Texte à étudier:

----

Nous étions partis dans le bois avec ma grand-mère Nenikutesh. Nous n’avions rien à manger, nous souffrions de la faim. Les enfants qui étaient là dans ce temps-là sont presque tous décédés maintenant. Puis, plusieurs caribous sont tués, une centaine. Nous avons beaucoup de nourriture, car nous étions sept tentes. Nous retournions tranquillement vers la mer. J’aimais beaucoup ma vie dans le bois, tout ce que nous faisions dans le temps.
J’ai entendu parler des personnages furtifs de l’intérieur des terres, mais je n’ai jamais eu de contact avec eux. Il arrive dès fois que tu ressentes des choses, c’est un signe qu’il arrivera quelque chose, tout peut être ressenti. Quand tu entends des choses c’est qu’il arrivera quelque chose. C’est sa capacité de chasse dit-on d’un chasseur, qui l’informe sur le futur, ce n'est pas la magie, la sorcellerie.
Souvent tout ce qui était tué était partagé au reste du groupe et aussi on s’entraidait comme lorsque quelqu’un était malade. Les Innus partaient plustôt à l’intérieur des terres quand ils n’avaient plus rien à manger sur la Côte. Quand quelqu’un tuait quelque chose, il en avait suffisamment pour tout le groupe. On partageait tout.
À l’intérieur des terres, on apprenait beaucoup, la femme était importante. On pouvait tout faire à l’intérieur des terres : la couture, la cueillette des petits fruits, la fabrication de mocassin. Tout était utilisé, par exemple quand on fabriquait des mocassins on utilisait le muscle dorsal du caribou, on faisait sécher les filaments et cela servait de fil à coudre.
Le chien est l’un des animaux qui ressent des choses dit-on, il jappe quand il sent le gibier pour que son maître puisse le tuer. Comme dans une légende que nous racontait mon grand-père : Un loup voulait l’humain soit son maître, il voulait faire le chien, alors le chien lui dit quand tu auras faim, tu voudras le manger ton maître alors que moi, s’il meurt c’est à l’endroit même de sa mort que je vais mourir.
Les jeunes sont très contents d’apprendre la culture. Ils sont à l’écoute quand on leur explique comment nettoyer le gibier. On leur enseigne comment ils vont chasser, il faut faire attention à la façon de faire les choses. Il faut très attention au chasseur, à comment seront ses habits de chasse. C’est tellement différent de nos jours.
Je fais des médicaments quand j’ai les plantes qu’il faut. Maintenant que je suis âgée, je ne peux plus faire autant. Il faudrait que les enfants puissent apprendre. Ils ne connaissent rien, ce serait une bonne chose de leur enseigner. Il faudrait que les plus jeunes apprennent comment aider à l’accouchement, plusieurs aînées avaient cette compétence, il aurait fallu transmettre ces connaissances.

----

Extraits de lignes:
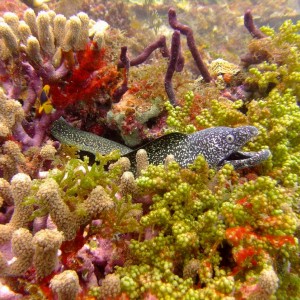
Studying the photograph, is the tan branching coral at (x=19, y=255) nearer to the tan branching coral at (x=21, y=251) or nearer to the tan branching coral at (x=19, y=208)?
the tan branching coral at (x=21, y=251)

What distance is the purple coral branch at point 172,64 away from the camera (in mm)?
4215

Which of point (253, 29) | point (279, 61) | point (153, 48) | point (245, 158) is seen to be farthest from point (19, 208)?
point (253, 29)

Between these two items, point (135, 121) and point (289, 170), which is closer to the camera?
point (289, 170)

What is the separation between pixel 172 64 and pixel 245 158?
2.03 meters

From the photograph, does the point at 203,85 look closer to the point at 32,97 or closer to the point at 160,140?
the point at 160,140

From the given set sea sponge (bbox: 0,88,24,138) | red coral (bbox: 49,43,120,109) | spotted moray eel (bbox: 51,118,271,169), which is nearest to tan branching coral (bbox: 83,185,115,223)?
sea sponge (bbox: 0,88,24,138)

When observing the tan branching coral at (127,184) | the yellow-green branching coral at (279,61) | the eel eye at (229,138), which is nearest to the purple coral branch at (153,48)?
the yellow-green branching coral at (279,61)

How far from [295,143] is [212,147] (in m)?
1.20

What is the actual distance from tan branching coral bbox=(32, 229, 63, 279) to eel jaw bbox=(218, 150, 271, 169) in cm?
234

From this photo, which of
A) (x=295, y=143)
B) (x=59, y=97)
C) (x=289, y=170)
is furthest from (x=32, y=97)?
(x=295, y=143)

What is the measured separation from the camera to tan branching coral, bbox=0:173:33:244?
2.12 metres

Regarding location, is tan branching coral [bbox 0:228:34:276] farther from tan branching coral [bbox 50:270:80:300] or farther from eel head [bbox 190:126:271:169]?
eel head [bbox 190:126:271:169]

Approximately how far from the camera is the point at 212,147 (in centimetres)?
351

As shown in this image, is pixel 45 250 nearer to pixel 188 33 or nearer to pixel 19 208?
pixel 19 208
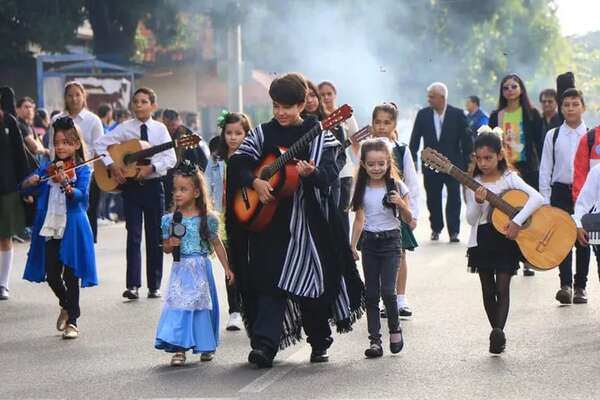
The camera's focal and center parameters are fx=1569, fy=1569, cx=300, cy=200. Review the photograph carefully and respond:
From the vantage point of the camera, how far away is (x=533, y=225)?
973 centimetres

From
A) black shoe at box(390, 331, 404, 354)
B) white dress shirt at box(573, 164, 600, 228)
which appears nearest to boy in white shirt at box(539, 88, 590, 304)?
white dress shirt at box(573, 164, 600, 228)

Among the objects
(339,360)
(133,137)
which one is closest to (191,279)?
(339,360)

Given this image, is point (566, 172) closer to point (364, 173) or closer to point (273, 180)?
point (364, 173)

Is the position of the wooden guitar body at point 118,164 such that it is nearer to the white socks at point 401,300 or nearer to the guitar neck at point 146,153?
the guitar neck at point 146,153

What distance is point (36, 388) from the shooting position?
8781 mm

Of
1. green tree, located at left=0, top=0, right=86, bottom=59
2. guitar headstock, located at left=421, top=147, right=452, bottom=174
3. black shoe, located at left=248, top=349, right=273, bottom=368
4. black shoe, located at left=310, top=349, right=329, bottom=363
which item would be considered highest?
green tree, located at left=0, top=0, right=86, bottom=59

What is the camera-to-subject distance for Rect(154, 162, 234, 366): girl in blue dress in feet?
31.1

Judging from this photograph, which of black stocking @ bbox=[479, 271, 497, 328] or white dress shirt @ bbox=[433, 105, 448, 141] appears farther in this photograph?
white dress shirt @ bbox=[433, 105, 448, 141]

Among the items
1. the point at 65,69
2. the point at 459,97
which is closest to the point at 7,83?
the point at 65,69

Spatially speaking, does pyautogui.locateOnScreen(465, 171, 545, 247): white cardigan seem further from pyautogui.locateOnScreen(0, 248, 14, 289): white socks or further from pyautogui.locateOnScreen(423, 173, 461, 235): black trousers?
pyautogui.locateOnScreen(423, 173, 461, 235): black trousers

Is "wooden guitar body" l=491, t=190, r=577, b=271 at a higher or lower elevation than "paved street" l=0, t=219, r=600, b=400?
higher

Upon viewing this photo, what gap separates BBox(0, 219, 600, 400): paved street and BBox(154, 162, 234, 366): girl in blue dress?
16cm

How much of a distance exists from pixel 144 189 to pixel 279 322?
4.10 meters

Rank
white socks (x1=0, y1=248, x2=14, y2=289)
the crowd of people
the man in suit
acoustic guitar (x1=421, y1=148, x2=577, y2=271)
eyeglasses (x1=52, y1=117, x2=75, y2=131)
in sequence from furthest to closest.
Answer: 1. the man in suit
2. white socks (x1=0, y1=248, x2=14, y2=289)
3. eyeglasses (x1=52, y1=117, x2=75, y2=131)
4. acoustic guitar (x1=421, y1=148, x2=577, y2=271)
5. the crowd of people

----

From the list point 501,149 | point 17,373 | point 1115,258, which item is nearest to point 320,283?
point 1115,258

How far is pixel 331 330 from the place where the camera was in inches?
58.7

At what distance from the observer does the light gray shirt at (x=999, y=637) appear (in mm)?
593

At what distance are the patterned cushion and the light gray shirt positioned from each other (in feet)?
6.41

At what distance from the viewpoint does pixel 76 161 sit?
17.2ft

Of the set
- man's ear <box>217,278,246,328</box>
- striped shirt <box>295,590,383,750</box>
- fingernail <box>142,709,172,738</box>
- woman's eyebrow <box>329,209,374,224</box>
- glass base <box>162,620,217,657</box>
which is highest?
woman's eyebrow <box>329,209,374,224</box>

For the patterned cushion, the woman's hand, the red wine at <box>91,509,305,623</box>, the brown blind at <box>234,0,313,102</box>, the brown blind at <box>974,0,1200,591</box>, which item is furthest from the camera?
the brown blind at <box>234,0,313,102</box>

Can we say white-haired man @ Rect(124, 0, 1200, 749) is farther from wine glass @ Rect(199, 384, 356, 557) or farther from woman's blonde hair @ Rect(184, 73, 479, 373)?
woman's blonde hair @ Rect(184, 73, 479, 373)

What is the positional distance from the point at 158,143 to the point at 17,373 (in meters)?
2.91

----

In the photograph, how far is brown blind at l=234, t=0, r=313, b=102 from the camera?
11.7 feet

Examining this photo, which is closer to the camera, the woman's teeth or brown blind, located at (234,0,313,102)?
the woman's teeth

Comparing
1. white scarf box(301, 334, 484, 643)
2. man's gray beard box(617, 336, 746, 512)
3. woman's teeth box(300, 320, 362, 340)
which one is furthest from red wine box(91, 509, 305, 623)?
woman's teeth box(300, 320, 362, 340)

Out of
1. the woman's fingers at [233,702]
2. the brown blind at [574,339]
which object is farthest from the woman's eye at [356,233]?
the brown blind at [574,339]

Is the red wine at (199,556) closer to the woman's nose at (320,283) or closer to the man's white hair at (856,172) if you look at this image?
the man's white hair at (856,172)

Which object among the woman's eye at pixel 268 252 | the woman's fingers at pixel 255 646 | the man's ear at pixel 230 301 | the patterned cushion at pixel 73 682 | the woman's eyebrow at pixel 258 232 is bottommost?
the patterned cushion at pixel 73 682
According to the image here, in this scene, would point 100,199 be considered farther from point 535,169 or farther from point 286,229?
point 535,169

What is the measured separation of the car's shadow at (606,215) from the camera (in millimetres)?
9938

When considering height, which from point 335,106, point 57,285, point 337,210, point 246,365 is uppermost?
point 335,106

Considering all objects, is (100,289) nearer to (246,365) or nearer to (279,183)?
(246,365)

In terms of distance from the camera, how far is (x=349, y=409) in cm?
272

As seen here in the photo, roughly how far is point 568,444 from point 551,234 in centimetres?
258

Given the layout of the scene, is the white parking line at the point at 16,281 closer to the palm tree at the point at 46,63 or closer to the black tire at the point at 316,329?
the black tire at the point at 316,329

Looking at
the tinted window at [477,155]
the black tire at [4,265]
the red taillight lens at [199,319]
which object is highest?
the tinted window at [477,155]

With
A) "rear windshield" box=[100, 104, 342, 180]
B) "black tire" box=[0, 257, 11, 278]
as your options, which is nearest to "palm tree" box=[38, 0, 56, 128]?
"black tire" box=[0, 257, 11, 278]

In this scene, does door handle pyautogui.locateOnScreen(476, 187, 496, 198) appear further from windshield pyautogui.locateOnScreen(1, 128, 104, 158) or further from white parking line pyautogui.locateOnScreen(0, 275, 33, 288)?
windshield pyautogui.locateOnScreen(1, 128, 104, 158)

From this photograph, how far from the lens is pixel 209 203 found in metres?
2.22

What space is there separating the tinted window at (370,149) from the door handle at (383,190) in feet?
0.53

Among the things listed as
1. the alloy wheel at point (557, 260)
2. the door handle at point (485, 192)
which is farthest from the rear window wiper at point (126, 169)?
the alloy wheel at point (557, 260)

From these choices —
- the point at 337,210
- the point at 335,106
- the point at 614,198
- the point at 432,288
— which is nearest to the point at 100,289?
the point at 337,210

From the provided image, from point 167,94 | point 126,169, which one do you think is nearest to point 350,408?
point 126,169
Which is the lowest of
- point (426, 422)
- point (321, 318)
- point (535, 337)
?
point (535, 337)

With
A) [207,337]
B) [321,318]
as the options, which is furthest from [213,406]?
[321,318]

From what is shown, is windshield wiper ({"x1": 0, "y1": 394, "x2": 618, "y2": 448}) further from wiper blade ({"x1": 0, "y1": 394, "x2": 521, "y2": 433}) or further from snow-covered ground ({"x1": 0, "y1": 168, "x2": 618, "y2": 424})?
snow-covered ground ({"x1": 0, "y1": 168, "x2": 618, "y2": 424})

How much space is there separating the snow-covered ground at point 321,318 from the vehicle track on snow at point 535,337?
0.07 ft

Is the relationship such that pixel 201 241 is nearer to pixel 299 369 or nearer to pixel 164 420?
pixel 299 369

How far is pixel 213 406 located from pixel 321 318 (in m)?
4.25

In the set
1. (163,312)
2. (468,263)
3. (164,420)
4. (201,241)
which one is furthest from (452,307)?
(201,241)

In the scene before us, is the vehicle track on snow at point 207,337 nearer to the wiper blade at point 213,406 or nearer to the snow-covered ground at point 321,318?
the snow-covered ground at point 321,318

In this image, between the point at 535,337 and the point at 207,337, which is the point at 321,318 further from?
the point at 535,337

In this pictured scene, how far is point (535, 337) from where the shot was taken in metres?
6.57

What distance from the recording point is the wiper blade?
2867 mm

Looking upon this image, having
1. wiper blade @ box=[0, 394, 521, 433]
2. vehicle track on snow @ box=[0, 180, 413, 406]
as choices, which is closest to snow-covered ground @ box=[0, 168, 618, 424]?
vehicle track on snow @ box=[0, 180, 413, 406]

----

Consigne:
Indiquez, d'après le texte à étudier, quelle partie du caribou servait de fil à coudre pour fabriquer des mocassins.

Réponse:
Le muscle dorsal du caribou, dont on faisait sécher les filaments.